NOW, THEREFORE, in consideration of the premises set forth in the
foregoing Preliminary Statement, and in consideration of the mutual promises
contained hereinbelow and of other good and valuable consideration, the receipt,
sufficiency and adequacy of which the Parties do hereby acknowledge, the Parties
do hereby agree as follows:
A. AMENDMENT TO LOAN AGREEMENT; CONSENTS REQUIRED THEREUNDER.
1. The Loan Agreement is hereby amended as follows:
(a) Any references to the "Consolidating Loan Agreement" shall
mean the Loan Agreement as amended by this Agreement.

# # # # #

TASKS:
1. In the loan amendment excerpt, what do references to the "Consolidating Loan Agreement" mean?
2. Reproduce word for word the stretch of the loan amendment excerpt from "NOW, THEREFORE, in" through "CONSENTS REQUIRED THEREUNDER.".

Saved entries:
# # # # #

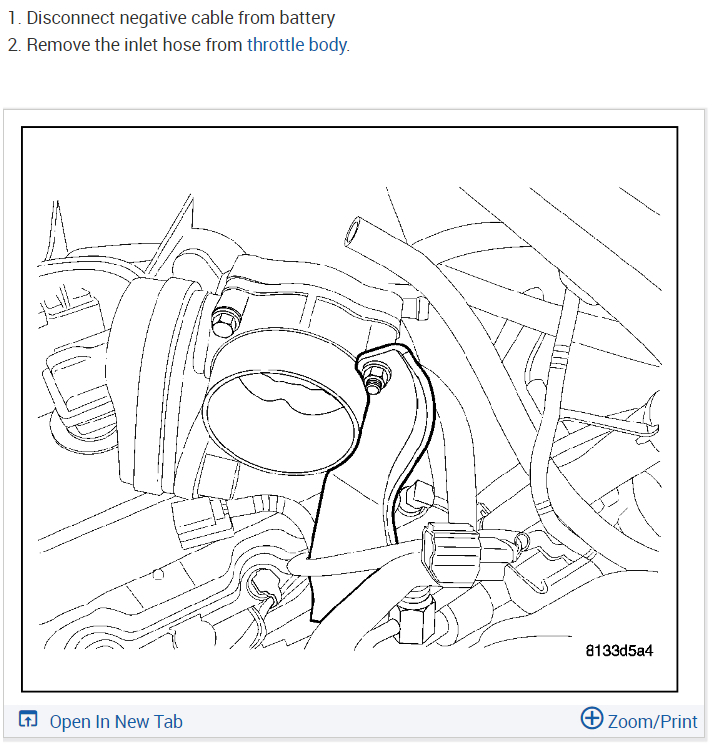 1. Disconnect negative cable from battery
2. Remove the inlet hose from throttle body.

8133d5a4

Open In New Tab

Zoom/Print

# # # # #

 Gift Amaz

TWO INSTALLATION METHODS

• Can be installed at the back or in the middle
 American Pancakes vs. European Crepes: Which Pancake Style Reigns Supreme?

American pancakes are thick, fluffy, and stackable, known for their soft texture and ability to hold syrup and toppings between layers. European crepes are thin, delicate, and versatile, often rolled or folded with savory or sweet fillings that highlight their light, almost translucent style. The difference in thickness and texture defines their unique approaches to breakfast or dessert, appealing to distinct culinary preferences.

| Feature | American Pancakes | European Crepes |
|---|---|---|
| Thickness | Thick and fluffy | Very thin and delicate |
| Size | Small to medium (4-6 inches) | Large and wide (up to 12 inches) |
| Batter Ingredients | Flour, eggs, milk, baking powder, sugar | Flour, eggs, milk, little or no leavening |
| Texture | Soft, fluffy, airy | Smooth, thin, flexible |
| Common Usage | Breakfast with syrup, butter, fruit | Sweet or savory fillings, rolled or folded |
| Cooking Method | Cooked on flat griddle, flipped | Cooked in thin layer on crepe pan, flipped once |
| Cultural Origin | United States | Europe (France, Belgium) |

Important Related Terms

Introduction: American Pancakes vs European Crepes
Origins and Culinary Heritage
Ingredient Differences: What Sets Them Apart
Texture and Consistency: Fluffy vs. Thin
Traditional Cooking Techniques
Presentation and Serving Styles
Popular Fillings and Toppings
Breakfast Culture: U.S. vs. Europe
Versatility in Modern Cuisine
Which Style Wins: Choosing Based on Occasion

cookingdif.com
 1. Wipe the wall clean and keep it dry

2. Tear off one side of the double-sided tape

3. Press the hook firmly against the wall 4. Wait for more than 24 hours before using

# # # # #

EXERCISE RESULTS:
1. They mean the Loan Agreement as amended by this Agreement.

2.
NOW, THEREFORE, in consideration of the premises set forth in the
foregoing Preliminary Statement, and in consideration of the mutual promises
contained hereinbelow and of other good and valuable consideration, the receipt,
sufficiency and adequacy of which the Parties do hereby acknowledge, the Parties
do hereby agree as follows:
A. AMENDMENT TO LOAN AGREEMENT; CONSENTS REQUIRED THEREUNDER.